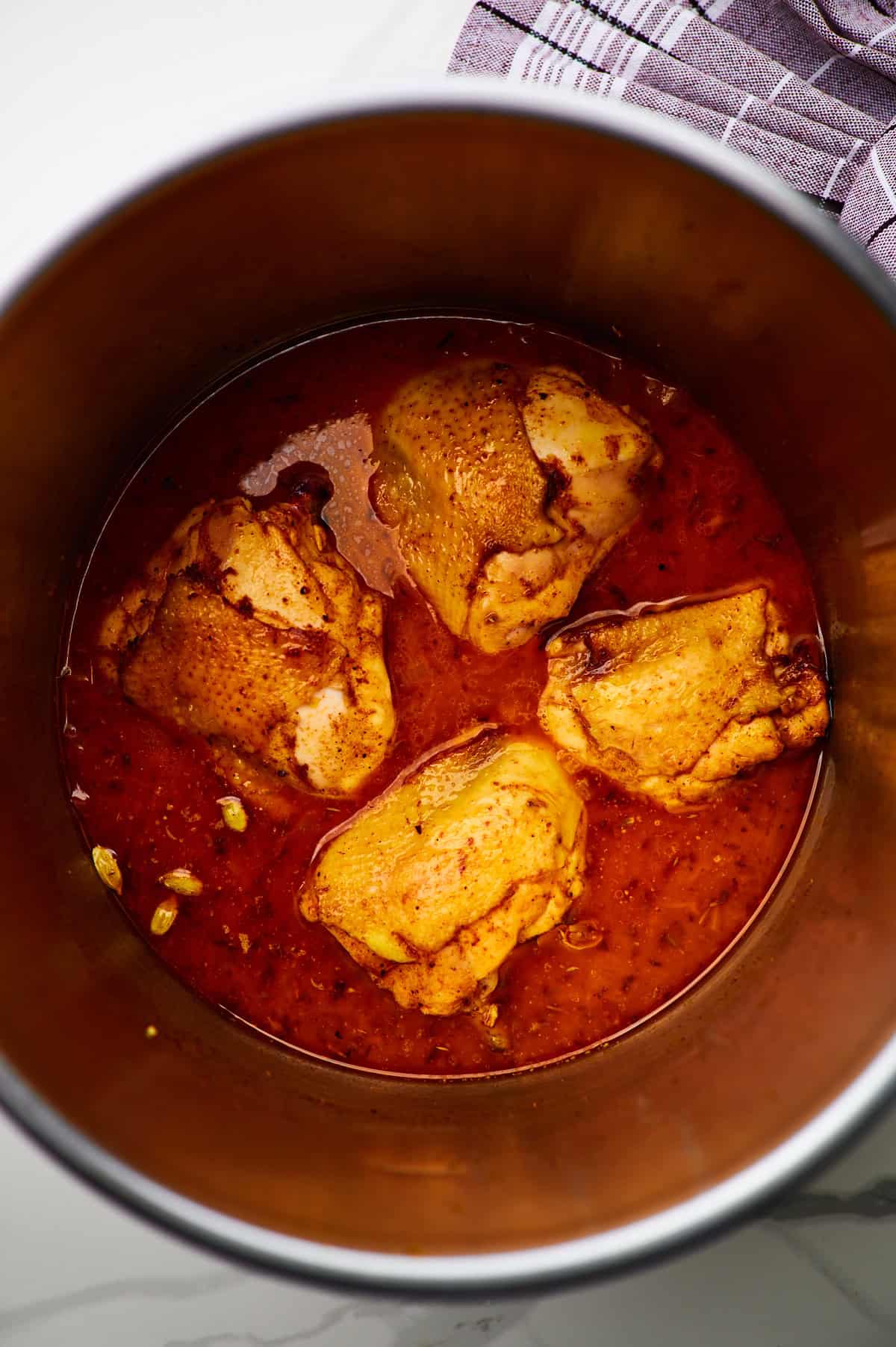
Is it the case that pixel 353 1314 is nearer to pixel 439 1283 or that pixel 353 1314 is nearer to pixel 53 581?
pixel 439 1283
---
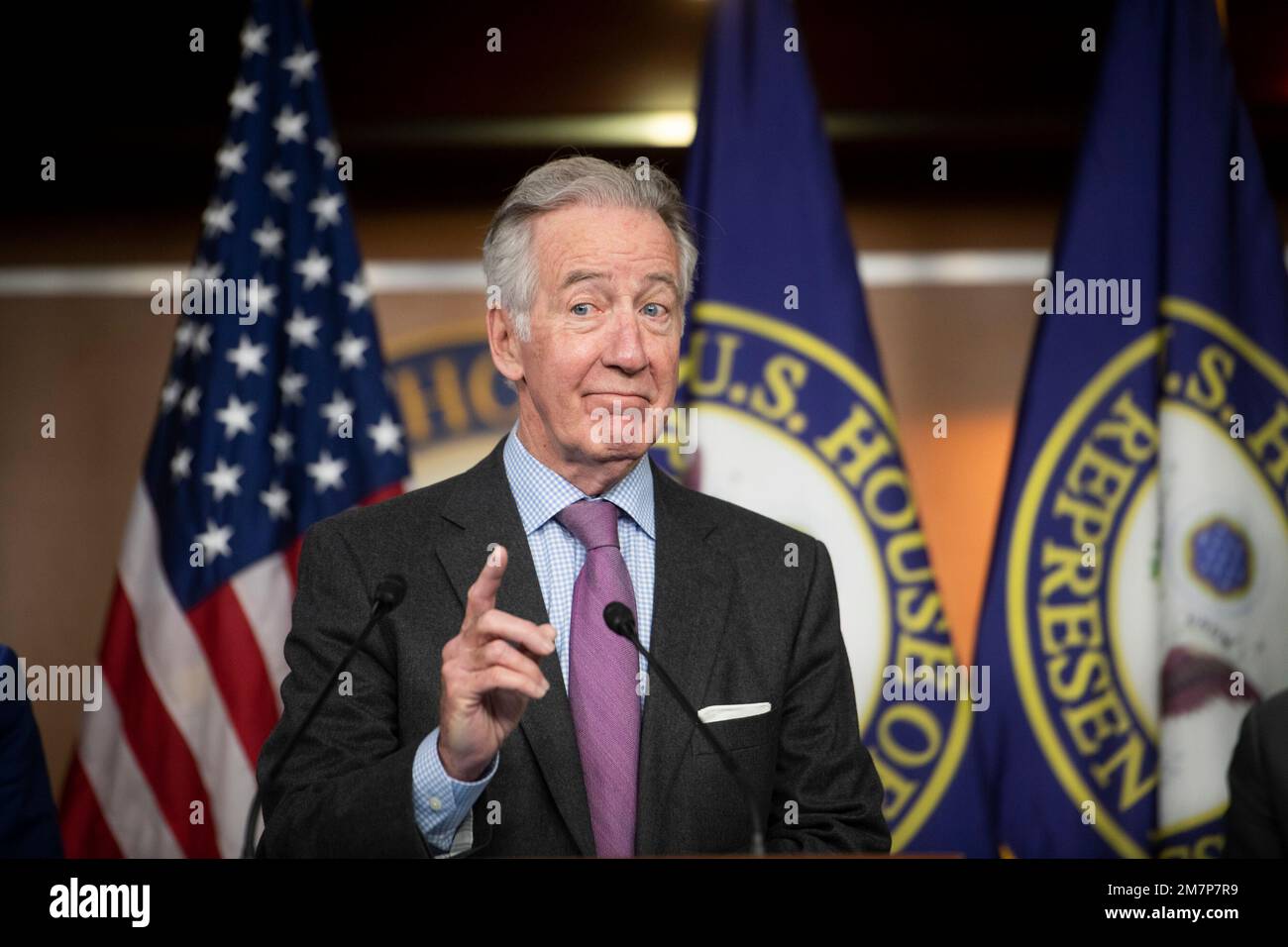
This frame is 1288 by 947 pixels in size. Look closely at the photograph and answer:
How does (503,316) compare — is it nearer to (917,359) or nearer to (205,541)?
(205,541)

▸ What to work on:
Please tally the lines in the records that contain the string "nearer", with case counting, and reply with the number alone.

▸ Solution:
2